Я — его, а он — мой, ведь это естественно и правильно...

— Обопрись на спинку, прогни спину и раздвинь ноги, — хрипло, бесстрастно приказал мне Егор, прервав поцелуй, резко поворачивая к себе спиной и подталкивая к креслу.

Схватилась за спинку, а то от захлестывающего разум желания ноги подгибались. Егор задирал платье... Секунда-другая — равнодушный тон и «пустое» желание запустили обратный ход, вырывая из сладкого дурмана.
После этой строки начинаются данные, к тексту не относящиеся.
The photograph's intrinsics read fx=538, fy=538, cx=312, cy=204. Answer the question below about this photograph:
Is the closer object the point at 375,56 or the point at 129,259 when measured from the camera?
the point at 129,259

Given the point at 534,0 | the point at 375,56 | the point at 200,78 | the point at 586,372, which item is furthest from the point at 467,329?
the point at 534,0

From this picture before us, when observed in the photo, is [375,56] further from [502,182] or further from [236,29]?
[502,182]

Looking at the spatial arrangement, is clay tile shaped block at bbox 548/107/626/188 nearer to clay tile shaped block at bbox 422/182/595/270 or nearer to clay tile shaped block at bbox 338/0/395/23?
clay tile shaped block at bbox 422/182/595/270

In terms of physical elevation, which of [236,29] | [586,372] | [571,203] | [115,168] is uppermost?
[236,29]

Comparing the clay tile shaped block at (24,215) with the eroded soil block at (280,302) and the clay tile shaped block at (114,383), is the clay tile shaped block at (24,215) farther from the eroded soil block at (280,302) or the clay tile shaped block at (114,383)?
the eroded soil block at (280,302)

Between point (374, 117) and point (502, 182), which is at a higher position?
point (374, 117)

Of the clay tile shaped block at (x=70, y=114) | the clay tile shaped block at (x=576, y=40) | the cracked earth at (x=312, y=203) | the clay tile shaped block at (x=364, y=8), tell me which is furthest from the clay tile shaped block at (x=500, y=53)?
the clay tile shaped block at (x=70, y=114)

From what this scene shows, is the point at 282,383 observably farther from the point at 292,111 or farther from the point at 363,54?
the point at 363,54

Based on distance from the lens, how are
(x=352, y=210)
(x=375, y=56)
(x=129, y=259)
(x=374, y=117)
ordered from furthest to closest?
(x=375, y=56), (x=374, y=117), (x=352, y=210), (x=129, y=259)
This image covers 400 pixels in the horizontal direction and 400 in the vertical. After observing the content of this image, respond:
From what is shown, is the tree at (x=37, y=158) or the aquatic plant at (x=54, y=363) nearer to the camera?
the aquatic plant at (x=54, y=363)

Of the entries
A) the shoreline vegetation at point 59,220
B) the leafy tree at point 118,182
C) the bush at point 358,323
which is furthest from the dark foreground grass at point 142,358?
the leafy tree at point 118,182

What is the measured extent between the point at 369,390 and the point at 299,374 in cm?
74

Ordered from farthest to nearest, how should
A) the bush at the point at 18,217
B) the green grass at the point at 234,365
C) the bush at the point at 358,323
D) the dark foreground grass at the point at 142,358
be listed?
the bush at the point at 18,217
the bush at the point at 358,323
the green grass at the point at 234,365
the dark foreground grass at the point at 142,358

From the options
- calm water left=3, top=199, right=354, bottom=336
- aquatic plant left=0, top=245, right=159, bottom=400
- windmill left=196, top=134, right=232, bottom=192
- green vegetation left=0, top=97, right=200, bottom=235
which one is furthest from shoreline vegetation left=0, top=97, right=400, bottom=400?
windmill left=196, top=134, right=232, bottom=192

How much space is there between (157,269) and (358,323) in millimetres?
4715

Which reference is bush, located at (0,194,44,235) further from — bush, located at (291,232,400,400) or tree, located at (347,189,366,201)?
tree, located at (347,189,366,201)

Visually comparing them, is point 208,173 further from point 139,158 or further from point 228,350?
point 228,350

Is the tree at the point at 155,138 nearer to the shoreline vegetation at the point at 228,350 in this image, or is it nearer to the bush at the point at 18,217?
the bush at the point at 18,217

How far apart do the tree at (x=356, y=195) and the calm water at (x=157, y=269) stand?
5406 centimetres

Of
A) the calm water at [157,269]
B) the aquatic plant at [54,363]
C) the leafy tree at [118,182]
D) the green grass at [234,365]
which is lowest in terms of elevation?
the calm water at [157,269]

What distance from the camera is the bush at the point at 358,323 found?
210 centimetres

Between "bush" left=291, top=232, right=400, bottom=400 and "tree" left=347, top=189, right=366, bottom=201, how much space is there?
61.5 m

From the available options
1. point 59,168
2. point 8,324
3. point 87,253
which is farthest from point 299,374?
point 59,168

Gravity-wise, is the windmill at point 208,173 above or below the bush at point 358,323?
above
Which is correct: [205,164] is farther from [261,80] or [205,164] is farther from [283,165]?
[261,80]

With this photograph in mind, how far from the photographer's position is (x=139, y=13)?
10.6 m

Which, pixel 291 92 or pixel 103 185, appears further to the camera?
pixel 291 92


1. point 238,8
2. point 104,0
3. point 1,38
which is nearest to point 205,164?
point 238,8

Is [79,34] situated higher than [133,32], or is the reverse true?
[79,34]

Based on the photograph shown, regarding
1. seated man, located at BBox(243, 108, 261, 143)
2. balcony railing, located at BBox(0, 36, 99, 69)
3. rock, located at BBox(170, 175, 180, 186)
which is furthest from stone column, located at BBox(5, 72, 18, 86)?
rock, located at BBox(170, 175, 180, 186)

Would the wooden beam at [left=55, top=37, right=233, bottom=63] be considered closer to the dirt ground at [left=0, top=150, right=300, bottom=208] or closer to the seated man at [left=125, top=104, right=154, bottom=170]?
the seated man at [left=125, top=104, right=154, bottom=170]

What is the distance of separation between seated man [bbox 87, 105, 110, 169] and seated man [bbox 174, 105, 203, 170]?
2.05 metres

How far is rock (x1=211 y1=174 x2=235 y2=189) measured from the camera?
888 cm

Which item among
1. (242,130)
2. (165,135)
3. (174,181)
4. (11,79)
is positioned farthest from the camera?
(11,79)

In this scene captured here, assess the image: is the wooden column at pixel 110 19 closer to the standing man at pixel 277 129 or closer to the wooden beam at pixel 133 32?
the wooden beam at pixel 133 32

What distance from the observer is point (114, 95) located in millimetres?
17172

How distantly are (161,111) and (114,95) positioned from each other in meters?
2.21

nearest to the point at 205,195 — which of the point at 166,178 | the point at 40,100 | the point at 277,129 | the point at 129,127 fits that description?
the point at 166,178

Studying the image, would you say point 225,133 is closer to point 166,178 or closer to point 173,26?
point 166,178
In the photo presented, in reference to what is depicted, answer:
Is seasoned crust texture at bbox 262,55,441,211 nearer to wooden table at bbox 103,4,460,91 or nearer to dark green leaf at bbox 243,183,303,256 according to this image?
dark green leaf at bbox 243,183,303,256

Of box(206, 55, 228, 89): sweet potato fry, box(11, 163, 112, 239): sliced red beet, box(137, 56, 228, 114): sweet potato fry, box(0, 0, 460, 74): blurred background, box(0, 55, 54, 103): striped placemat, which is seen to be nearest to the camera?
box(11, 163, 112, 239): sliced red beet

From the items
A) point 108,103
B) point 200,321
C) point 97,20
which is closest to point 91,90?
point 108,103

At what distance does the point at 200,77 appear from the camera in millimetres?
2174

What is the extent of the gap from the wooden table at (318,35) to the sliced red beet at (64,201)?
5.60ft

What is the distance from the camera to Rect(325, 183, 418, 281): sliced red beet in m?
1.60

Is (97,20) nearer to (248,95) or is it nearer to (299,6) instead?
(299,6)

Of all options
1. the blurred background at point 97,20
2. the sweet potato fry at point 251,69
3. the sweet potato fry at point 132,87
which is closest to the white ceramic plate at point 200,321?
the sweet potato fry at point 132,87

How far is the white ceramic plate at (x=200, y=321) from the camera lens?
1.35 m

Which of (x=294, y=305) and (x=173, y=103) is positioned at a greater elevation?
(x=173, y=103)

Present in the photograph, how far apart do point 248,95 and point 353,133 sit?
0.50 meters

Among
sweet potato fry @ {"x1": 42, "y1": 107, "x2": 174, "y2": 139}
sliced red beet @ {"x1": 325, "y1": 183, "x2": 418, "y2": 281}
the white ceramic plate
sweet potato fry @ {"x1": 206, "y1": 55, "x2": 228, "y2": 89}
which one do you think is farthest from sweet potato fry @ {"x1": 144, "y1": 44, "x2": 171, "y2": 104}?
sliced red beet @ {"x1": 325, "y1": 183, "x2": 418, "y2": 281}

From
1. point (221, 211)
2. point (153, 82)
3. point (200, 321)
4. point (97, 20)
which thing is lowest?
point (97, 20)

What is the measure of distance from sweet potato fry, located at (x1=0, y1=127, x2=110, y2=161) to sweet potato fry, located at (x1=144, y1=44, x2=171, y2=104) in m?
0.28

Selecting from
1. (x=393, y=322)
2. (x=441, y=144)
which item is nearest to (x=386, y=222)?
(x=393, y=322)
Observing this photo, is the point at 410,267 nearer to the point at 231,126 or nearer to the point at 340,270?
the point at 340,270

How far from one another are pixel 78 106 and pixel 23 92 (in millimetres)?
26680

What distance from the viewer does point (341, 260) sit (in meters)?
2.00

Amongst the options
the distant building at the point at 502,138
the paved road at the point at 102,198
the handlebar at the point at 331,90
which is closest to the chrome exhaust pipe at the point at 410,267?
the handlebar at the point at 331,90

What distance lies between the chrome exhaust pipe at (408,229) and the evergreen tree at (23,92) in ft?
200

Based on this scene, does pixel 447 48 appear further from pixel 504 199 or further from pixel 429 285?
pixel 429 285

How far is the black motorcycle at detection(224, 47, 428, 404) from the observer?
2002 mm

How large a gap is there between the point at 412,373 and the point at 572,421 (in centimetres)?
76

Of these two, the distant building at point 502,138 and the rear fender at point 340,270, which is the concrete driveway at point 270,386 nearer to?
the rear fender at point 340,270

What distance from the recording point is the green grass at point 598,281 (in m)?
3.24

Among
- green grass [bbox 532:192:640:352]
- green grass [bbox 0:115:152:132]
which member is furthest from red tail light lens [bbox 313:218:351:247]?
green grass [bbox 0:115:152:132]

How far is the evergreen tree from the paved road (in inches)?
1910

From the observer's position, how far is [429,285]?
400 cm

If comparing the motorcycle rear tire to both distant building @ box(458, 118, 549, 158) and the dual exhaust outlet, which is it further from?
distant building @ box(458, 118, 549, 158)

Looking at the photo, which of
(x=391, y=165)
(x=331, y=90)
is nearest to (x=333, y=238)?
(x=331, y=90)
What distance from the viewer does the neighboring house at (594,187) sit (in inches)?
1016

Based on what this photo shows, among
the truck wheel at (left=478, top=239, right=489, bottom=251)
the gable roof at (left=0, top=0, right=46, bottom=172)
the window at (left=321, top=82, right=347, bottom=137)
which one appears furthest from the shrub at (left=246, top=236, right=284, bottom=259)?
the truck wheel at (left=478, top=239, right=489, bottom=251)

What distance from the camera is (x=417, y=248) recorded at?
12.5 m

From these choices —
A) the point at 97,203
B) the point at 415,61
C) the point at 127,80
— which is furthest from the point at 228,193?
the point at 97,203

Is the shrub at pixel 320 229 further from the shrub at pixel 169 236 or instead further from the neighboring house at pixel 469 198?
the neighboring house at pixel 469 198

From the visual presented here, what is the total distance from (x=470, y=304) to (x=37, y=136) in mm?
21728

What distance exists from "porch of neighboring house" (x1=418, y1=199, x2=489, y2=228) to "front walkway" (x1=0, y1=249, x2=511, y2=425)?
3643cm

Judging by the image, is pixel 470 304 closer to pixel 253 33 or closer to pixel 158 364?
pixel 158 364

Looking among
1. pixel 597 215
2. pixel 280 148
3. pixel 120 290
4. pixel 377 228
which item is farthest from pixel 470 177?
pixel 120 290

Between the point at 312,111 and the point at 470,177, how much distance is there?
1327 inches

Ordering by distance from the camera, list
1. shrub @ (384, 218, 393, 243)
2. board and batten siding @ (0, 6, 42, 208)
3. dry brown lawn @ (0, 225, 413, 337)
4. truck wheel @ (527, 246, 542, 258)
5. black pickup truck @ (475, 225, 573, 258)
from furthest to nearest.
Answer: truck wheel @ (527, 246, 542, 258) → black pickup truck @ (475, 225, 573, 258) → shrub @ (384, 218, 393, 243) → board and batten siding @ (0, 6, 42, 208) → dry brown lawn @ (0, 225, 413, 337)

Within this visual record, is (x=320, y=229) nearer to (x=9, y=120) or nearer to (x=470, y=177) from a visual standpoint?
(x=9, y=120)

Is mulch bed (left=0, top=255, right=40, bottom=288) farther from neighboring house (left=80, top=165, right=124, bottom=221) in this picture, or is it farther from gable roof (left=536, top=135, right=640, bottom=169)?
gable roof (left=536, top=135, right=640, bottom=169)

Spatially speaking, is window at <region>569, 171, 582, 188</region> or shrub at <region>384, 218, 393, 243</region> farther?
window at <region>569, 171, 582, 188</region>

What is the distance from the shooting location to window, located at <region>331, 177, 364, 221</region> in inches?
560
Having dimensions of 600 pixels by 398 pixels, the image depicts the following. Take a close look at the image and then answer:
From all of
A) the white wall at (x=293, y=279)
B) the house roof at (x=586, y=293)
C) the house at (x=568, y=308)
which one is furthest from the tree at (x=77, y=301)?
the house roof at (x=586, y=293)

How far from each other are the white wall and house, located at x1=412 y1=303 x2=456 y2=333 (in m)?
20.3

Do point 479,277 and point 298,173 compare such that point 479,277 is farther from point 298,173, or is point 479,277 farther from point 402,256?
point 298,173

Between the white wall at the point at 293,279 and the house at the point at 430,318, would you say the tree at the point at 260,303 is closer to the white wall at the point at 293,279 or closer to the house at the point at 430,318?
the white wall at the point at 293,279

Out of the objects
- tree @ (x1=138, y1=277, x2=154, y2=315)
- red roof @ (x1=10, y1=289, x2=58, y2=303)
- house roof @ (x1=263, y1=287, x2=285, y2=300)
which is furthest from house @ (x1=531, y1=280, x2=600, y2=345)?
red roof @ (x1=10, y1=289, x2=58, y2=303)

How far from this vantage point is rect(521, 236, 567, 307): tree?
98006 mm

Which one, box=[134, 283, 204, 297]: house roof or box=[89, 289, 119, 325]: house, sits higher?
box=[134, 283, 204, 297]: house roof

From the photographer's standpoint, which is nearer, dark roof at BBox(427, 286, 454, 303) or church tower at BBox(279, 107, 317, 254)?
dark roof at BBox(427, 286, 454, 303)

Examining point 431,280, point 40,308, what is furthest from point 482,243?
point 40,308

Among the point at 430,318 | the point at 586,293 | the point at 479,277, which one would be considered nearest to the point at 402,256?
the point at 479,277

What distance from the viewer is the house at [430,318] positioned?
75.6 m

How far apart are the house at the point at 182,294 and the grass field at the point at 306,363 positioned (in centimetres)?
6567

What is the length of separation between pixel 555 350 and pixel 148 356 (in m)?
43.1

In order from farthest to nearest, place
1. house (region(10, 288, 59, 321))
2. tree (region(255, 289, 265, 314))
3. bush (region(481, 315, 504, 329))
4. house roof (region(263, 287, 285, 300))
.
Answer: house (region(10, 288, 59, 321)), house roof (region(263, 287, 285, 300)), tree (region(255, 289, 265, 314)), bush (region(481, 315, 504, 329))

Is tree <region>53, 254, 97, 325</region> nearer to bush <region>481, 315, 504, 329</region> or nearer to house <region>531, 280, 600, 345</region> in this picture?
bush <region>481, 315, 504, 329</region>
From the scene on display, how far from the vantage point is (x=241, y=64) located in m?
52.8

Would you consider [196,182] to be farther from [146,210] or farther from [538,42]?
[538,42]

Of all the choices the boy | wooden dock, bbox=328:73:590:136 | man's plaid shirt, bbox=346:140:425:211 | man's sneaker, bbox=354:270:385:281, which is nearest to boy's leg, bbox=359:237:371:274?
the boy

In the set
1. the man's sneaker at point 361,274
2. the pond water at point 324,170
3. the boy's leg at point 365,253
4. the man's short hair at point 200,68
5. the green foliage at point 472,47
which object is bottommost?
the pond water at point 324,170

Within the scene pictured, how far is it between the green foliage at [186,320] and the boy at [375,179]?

Я нашла в себе силы с мрачным ехидством спросить:

— А сливками дополнительно не намазаться? — Обернулась к нему лицом и добавила: — Может еще и венок из валерианы на голову нацепить?

Желтые глаза оборотня горели подобно топазам под софитами, а грудь ходуном ходила — страсть его, оказывается, тоже не оставила равнодушным, хотя эмоций с гулькин нос.

— С чего вдруг такая смена настроения? — рыкнул он раздраженно, притягивая меня к себе и давая возможность почувствовать силу его желания.

Я скользнула ладонями по его обнаженным предплечьям, заставив мужчину рвано выдохнуть, — ага, пробирает! — и уперлась в каменную рельефную грудь, слегка отстраняясь и невнятно объясняя:

— Потому что привыкла к взаимному уважению партнеров.

— А я привык, чтобы мои приказы выполнялись, — проскрежетал Хмурый.

— Я не любительница доминантных игр, — смогла уже более твердо произнести.

— А я не любитель постельных игр, котенок, — шепнул он хрипло, усиливая натиск, прижимая к себе.

— Ты отдал мне приказ... как постельной игрушке. Как женщине, которую... купил с определенной целью, — с обидой высказала я. — Ты забыл, что я эмпат. И хоть не могу влиять на тебя, но ведь чувствовать-то мне никто не мешает. Не запретит.

— И что все это значит? — раздраженно проскрипел Егор.

— Просто... ты лишь хочешь, вот и все... — голос предательски сорвался.

— А ты не хочешь? — он в показательном недоумении приподнял бровь, ослабляя объятия, но не выпуская меня из своих рук.

— Я... — перевела дыхание, ведь сейчас придется признаться в своих тайнах, и шепотом продолжила, опустив глаза, — … хочу, но чувствую к тебе не только похоть и желание.

Осторожно высвободилась из его хватки и чуть не расплакалась от разочарования. Мужчина не пытался удержать, прижать или заверить, что для него происходящее между нами тоже «не только». Медленно отошел назад, оперся о стол и замер, рассматривая меня так, словно пытался добраться до самой души.

— Ясно. Иди обедать, пока срочных дел у меня нет. Потом... поговорим, — произнес Егор с совершенно бесстрастным выражением лица, словно ничего не произошло, мы не целовались как сумасшедшие еще пару минут назад.